Die Liste der Verfehlungen könnte beliebig verlängert werden. Angesichts der schleichenden Bevormundung durch unseren Staat überraschen die vielen „Polizisten“ in der Bevölkerung jedoch nicht.
Kaum ein Tag vergeht an dem wir nicht von einer neuen Idee für ein Verbot oder von einer „Lenkungsabgabe“ mit der man die Bürger zu Ihrem Glück zwingen will, lesen.
Sobald die Raucher ganz aus der Oeffentlichkeit verbannt sind, werden die nächsten Sünder an den Pranger kommen: die Alkohol-Trinker, die Nicht-Sportler, die Hamburger-Esser etc.

In teuren staatlichen Aufklärungskampagnen wird uns gesagt was gut für uns ist.

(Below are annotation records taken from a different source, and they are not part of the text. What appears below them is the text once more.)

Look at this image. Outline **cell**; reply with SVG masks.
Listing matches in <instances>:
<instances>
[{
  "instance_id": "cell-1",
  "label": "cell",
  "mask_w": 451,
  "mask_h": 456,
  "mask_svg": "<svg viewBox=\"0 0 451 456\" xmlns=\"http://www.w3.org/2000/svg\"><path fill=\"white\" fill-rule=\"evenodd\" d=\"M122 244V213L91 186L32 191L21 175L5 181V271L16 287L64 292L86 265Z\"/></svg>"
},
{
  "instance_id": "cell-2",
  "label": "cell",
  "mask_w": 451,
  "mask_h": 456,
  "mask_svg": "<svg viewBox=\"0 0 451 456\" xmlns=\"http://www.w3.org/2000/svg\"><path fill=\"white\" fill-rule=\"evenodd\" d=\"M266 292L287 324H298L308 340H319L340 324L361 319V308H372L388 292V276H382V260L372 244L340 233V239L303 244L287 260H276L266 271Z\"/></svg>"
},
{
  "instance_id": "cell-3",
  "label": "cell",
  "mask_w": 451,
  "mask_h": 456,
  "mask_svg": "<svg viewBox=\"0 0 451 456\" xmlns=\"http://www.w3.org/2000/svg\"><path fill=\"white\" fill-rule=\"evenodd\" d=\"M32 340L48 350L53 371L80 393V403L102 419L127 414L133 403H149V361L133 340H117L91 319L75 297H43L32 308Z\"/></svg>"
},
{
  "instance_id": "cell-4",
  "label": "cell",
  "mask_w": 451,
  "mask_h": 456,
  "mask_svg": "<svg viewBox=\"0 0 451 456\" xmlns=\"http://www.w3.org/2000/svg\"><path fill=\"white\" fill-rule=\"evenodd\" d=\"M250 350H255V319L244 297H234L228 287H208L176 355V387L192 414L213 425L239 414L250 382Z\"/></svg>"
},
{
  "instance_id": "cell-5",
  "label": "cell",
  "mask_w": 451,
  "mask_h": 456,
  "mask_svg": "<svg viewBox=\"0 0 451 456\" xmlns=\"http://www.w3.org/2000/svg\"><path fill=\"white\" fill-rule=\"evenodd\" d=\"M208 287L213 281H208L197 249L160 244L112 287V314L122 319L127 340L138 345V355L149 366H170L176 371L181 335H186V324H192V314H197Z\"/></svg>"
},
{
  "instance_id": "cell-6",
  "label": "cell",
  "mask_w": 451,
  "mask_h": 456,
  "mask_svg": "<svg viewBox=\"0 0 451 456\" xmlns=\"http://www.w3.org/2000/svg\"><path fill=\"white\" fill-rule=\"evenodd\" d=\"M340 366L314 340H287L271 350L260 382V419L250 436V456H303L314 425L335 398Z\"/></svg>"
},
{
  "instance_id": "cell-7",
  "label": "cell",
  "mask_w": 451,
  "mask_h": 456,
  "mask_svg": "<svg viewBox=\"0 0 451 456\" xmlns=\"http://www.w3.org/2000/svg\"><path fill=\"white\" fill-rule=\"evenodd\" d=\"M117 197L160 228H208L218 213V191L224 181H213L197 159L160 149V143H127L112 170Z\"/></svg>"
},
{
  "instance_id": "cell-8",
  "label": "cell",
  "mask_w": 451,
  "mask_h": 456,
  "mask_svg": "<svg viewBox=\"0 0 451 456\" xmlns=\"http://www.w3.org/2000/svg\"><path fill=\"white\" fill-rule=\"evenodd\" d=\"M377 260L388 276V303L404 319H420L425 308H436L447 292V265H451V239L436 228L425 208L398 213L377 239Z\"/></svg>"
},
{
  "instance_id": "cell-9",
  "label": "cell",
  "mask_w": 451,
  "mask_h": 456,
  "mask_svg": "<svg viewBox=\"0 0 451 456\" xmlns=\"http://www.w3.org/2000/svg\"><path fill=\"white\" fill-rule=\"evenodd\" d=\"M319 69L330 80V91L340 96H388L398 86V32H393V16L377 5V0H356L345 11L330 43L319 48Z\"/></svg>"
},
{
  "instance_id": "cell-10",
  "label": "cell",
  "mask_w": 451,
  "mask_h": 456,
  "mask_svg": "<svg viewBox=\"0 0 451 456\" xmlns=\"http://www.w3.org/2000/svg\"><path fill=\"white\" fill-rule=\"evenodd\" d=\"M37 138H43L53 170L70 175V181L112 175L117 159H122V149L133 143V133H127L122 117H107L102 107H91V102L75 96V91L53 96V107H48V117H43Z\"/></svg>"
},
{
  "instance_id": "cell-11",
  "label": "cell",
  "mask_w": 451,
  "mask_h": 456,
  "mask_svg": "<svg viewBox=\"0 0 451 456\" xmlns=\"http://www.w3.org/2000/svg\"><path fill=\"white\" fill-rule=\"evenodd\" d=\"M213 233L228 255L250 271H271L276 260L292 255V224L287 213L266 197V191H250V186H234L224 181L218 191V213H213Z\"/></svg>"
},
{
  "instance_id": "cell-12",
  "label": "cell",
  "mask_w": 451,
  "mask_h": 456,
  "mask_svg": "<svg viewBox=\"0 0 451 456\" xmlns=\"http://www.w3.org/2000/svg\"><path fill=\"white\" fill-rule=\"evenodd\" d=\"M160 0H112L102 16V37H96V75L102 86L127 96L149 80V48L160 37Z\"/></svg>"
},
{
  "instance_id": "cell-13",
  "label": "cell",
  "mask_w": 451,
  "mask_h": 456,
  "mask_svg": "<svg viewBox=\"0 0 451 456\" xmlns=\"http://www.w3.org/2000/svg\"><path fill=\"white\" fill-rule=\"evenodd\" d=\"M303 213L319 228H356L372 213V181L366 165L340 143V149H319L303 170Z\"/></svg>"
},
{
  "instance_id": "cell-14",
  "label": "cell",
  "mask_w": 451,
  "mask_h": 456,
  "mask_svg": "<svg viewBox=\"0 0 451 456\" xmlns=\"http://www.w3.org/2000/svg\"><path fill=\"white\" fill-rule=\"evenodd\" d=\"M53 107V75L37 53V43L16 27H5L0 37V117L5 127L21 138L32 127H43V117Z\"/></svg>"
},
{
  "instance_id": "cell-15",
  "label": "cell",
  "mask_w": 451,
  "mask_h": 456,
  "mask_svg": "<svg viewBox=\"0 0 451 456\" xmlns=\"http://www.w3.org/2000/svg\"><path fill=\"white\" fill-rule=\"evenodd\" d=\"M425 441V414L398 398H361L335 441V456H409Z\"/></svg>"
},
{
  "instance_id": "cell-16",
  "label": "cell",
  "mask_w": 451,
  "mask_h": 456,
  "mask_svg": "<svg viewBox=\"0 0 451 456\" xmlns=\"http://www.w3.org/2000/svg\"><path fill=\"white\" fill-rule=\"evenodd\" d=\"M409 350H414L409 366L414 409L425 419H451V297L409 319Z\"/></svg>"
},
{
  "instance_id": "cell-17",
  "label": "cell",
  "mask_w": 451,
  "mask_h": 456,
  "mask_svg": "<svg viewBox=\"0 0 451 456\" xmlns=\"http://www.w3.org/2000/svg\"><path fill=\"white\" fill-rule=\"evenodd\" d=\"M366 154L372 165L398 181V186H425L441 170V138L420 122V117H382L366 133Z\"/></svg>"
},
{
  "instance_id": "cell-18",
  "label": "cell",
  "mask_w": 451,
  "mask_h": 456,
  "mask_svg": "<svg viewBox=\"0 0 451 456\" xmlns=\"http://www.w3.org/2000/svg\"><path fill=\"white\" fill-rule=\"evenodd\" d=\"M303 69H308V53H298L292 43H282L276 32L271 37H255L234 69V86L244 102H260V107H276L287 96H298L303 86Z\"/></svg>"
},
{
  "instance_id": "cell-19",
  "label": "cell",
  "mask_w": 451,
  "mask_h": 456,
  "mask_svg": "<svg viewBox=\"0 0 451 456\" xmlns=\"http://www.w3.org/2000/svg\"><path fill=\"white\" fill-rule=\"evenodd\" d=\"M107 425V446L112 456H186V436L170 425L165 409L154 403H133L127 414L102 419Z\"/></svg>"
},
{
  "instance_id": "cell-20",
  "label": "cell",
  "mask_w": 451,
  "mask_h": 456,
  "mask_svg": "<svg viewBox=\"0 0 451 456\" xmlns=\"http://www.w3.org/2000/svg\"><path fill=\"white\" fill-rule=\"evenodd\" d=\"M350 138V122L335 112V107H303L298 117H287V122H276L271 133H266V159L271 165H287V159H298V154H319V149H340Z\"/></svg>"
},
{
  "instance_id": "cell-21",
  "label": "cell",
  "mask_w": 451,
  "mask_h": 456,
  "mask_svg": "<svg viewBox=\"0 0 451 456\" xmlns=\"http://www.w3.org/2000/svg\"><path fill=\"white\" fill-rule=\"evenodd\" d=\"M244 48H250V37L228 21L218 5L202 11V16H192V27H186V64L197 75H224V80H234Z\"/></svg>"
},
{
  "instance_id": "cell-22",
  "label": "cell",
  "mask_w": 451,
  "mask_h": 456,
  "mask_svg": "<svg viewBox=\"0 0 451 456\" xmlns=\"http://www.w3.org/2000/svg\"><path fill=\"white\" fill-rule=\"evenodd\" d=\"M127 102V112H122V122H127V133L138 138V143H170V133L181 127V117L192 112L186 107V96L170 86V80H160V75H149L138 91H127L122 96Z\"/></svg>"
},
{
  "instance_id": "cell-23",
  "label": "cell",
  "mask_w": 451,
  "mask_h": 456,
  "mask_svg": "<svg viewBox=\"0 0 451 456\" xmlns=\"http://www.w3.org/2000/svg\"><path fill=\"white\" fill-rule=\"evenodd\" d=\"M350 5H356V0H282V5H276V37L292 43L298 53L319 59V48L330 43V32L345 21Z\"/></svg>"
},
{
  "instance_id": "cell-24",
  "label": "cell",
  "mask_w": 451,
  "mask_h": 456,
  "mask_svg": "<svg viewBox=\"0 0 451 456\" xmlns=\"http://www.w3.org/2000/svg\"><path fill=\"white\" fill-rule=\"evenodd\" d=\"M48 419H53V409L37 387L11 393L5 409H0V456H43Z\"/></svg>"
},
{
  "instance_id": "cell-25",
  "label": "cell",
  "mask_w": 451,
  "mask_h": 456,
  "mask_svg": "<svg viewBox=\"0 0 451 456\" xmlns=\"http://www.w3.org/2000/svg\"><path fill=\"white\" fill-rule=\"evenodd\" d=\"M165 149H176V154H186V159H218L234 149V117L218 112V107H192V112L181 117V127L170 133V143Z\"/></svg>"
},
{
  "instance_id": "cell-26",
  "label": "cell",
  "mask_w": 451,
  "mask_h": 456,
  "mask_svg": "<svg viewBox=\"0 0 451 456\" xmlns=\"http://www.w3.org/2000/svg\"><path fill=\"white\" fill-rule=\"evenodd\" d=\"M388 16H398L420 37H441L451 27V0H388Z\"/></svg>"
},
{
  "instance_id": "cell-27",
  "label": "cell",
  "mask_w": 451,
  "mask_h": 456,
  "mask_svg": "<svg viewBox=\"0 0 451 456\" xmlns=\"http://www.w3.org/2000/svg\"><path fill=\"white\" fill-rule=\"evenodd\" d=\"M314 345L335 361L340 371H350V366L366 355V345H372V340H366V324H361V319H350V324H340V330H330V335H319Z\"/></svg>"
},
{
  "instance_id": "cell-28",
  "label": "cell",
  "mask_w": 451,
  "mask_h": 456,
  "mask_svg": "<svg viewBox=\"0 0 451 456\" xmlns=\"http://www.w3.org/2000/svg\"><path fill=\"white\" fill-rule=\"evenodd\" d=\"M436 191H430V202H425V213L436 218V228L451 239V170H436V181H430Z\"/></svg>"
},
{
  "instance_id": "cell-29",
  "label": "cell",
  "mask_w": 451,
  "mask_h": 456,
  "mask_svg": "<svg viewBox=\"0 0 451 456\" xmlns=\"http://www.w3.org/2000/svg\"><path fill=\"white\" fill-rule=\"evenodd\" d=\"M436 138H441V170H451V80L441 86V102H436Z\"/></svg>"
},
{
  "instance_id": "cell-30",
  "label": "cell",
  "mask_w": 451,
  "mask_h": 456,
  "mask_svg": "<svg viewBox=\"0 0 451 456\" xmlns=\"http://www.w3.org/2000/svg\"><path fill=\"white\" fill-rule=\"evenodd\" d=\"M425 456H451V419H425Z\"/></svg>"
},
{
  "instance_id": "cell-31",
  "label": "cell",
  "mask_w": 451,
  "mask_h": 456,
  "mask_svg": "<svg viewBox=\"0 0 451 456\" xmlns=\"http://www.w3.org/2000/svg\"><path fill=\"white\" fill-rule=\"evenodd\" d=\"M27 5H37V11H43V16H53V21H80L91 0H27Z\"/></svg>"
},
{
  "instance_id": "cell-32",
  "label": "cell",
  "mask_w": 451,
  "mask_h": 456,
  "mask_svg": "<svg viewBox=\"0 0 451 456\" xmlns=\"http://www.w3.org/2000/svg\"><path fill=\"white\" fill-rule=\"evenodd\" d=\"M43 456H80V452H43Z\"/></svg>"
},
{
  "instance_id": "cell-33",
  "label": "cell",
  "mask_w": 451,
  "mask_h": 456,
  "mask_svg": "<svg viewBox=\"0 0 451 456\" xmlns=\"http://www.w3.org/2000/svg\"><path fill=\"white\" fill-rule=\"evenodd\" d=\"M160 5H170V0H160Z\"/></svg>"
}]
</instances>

Man braucht nicht mehr selbst zu denken. Der gesunde Menschenverstand ist nicht mehr gefragt. Ich frage mich, wer für all die gesunden Leute einmal die AHV bezahlt wenn diese künftig hundert Jahre alt werden ?

Ich bin überzeugt, dass ein Grossteil unserer Bevölkerung sehr wohl im Stande ist, für sich selber zu schauen. Je mehr der Staat eingreift, je kleiner ist der Ansporn Eigenverantwortung zu übernehmen.

Soviel Staat wie nötig, so wenig Staat wie möglich. Wenn der Staat in Sachen weniger Bevormundung als gutes Beispiel voranginge, würden sich bestimmt auch weniger private Aufpasser bemüssigt fühlen ihre Mitbürger zu überwachen.